00:04:52.000 And, you know, when you're in a debate with somebody who's good, you're equal, you're likely to get bruised trying to defend what you think is right.
00:05:01.000 But that is the way science works, and that's how science moves forward.
00:05:06.000 Michael Crichton famously said that if you ever see a consistency between scientists and that they all believe the same thing, you should hold on to your wallet and run in the other direction.
00:05:21.000 That science is not what people opine.
00:05:26.000 But it's the data and the experiments that they do.
00:05:29.000 And the essence of science is not the theories.
00:05:34.000 We use theories all the time, but theories are not science.
00:05:37.000 Theories motivate science.
00:05:39.000 So Dr.
00:05:40.000 Fauci and the Public Health Administration, but putting out theories from beginning to end with no evidence for them, that's not science.
00:05:48.000 Science is taking those theories and doing empirical studies, either experiments or observational studies, and Looking at the results, and if they support the theory, good.

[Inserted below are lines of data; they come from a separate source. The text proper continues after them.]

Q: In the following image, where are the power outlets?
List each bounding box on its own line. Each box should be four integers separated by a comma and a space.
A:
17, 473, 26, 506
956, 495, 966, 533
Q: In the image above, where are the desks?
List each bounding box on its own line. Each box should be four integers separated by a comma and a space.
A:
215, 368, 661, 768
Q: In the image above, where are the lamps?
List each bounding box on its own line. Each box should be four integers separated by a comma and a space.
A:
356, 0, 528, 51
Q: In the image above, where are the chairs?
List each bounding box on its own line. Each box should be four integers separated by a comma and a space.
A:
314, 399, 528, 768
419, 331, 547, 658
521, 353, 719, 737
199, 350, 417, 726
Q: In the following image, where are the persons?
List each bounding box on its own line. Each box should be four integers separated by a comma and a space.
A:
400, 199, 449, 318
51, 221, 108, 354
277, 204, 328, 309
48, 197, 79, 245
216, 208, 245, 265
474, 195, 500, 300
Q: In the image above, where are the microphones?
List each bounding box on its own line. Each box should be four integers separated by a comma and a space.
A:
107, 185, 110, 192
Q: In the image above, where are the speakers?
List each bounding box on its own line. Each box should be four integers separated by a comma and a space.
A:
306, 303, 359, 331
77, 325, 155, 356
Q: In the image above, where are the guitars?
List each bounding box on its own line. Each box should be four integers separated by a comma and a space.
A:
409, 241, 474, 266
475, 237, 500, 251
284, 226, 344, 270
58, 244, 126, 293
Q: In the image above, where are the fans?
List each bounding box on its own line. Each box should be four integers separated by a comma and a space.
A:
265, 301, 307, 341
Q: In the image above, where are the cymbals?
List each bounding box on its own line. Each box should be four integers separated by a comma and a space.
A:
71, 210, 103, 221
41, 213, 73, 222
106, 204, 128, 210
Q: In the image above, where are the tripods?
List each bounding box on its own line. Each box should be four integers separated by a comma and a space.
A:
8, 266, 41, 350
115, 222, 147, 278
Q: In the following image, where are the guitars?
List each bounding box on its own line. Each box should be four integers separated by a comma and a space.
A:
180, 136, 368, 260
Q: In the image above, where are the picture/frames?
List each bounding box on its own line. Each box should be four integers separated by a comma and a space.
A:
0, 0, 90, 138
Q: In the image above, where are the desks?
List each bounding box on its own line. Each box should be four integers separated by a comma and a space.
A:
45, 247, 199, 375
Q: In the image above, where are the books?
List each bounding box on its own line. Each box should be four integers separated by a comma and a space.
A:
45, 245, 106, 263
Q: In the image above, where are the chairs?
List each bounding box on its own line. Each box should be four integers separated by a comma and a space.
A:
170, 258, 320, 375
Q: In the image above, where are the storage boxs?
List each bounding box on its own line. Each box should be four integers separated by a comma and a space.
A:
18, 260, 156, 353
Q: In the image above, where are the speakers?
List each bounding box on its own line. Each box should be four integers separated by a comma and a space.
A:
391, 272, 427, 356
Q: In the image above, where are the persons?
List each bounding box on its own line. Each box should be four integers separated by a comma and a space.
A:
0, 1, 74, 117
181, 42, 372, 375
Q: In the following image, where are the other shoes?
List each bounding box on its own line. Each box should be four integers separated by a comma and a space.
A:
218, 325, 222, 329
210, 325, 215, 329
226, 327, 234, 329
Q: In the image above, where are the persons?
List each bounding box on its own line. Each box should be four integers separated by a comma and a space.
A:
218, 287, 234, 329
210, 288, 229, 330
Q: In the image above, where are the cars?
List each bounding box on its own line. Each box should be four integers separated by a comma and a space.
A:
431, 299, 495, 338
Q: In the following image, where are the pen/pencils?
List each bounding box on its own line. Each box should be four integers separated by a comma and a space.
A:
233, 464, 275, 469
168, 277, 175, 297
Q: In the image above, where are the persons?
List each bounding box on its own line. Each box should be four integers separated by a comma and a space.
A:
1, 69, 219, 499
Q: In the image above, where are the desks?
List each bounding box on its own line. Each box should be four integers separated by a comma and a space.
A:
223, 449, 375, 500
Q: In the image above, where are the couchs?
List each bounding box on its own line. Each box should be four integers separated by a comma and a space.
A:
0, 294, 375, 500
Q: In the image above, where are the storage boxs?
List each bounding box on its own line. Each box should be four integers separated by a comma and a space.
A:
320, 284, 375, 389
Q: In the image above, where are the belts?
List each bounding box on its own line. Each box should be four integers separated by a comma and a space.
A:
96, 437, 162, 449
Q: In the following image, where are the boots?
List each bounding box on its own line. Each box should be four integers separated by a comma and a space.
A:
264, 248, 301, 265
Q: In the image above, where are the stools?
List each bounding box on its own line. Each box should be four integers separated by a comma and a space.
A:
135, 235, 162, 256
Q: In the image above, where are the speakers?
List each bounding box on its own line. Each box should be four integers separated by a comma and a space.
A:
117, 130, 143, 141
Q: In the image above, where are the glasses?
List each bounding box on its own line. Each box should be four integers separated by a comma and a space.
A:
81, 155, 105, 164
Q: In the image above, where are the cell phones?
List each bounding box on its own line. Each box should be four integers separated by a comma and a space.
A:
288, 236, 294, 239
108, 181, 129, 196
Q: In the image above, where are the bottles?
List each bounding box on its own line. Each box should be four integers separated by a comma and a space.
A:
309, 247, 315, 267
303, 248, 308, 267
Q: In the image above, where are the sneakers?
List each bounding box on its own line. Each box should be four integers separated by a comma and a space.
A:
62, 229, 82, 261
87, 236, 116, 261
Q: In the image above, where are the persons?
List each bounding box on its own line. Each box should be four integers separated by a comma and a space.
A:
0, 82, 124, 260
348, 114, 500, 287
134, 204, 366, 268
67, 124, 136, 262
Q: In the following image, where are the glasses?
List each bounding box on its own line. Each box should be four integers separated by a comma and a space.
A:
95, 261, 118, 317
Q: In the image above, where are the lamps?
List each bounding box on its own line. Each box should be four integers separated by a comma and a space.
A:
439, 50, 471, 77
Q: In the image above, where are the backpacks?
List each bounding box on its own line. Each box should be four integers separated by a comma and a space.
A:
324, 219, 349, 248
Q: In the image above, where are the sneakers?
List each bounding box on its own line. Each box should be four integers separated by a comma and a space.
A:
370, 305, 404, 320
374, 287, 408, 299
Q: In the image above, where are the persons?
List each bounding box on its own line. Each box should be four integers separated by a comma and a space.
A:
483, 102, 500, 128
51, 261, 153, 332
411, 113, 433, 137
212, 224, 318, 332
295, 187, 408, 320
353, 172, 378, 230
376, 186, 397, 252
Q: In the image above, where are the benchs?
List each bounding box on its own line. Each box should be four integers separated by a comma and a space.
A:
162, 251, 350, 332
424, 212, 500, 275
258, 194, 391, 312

00:05:59.000 If they refute the theory, then we update the theory, modify it, or throw it out, and do more studies, and repeat the cycle.

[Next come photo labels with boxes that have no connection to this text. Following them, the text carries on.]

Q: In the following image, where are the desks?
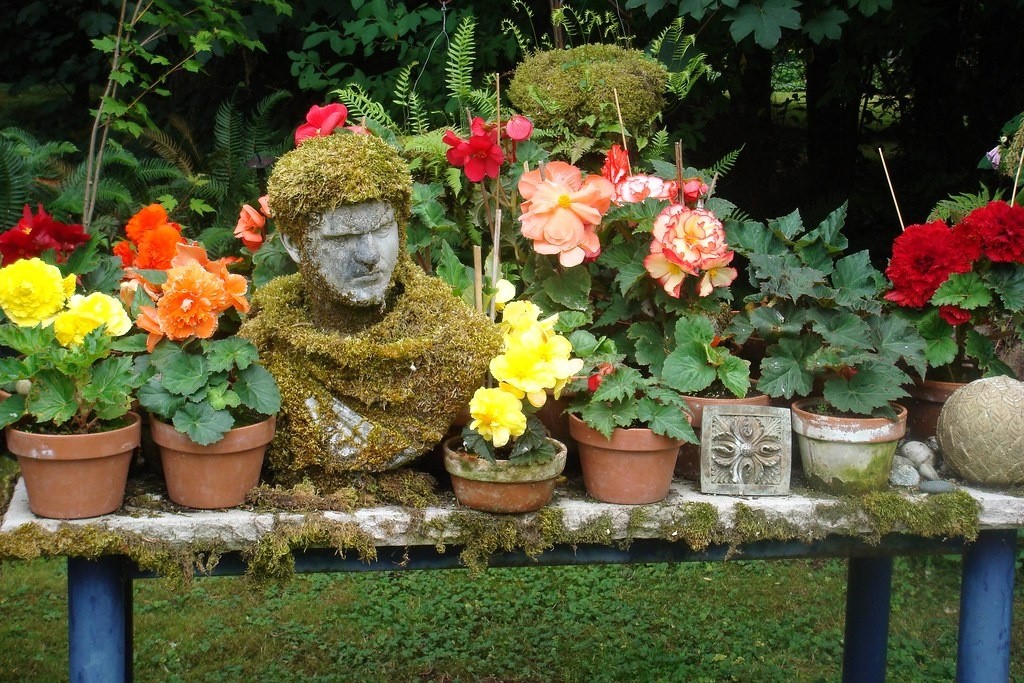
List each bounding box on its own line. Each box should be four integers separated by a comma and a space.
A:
1, 474, 1022, 683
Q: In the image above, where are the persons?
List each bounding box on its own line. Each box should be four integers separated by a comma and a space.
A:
233, 135, 510, 474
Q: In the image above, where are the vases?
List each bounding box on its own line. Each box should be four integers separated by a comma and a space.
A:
569, 412, 693, 506
747, 247, 930, 497
149, 414, 277, 511
5, 408, 142, 521
678, 380, 770, 484
906, 366, 990, 442
536, 373, 593, 457
443, 438, 568, 514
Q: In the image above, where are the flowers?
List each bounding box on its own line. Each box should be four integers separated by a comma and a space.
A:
0, 90, 756, 466
883, 199, 1024, 381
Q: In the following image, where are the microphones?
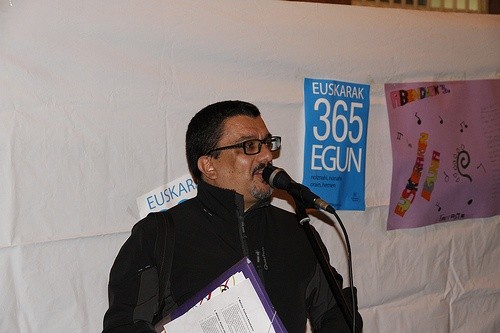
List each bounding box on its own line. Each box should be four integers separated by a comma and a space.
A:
262, 165, 335, 214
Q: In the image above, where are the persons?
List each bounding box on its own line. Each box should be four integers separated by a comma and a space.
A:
101, 100, 363, 333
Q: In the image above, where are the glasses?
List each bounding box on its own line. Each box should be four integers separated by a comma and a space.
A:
206, 136, 281, 155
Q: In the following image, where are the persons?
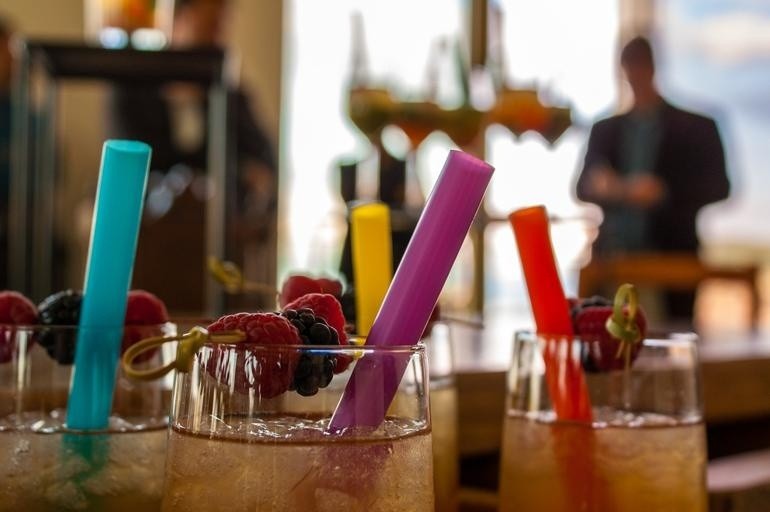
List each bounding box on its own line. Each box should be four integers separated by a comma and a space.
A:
114, 2, 283, 310
569, 33, 732, 336
331, 135, 420, 282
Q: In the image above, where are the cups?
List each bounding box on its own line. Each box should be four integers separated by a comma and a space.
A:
497, 330, 709, 510
5, 323, 176, 512
166, 321, 459, 512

00:06:06.000 And that is the essence of science.
00:06:08.000 It's looking at observational data in support or refutation of theories, as well as debating those experiments and observations with colleagues, As to the validity of what they show.
00:06:22.000 And that's really what science is about, not the proclamation that I am the science.
00:06:27.000 You know, that has nothing to do with science.
00:06:30.000 Now, the issue of plausibility is a little more interesting because plausibility is basically throwing out a theory.
00:06:36.000 So when somebody tells you that masks work to prevent infection transmission, that's a theory.
00:06:44.000 But it's not science until you actually go measure it.
00:06:47.000 And the studies that have measured it haven't supported that theory.
00:06:50.000 So here we are with a policy based on a theory that has essentially no empirical data in support of the policy or the theory.
00:06:58.000 And so my problem with this is that I do the science.
00:07:02.000 I don't care about the policy much, except in the COVID era when it was all forced on us.
00:07:06.000 But I just do the science and try to interpret what nature says.
00:07:11.000 As I say, I translate nature into English.
00:07:15.000 And that's all there is for me as to looking at the truth of objective information for the things that we believe scientifically.
00:07:22.000 In COVID, I started that with looking at outpatient treatment and various drugs that were available at the time.
00:07:28.000 And that's gone on to include all the other things that we've dealt with, including the vaccines, their potential benefits and risks and efficacy or no efficacy and All that stuff that we've been doing all have scientific aspects and have had some degree of scientific study.
00:07:45.000 But one of the things that you have to realize about doing science is, as my MPH students say about epidemiology, it's nitpicky.
00:07:54.000 The details matter.
00:07:56.000 And the details matter when you look at what the study actually studied and what conclusions you can actually draw.
00:08:03.000 And it's crucial to get into the details to see that what the study purports to study is not actually what you wanted it to study or what the authors wanted it to study.
00:08:12.000 And we can see that very clearly in the original studies of the vaccine efficacy, where the endpoints in the original randomized trials involved the study participants getting infections with COVID.
00:08:25.000 Well, infections with COVID might matter to them, but it doesn't matter to me.
00:08:30.000 What matters to me is transmission of the infection.
00:08:33.000 And the study didn't study transmission or spread.
00:08:37.000 All it studied is whether people who got vaccinated got more or less infections than the people who didn't.
00:08:43.000 And it's an inference.
00:08:45.000 It's a theory that if you reduce the risk of infection, you reduce the risk of transmission.
00:08:50.000 But that means all the infections are symptomatic, that people knew that they got infected or they were tested adequately.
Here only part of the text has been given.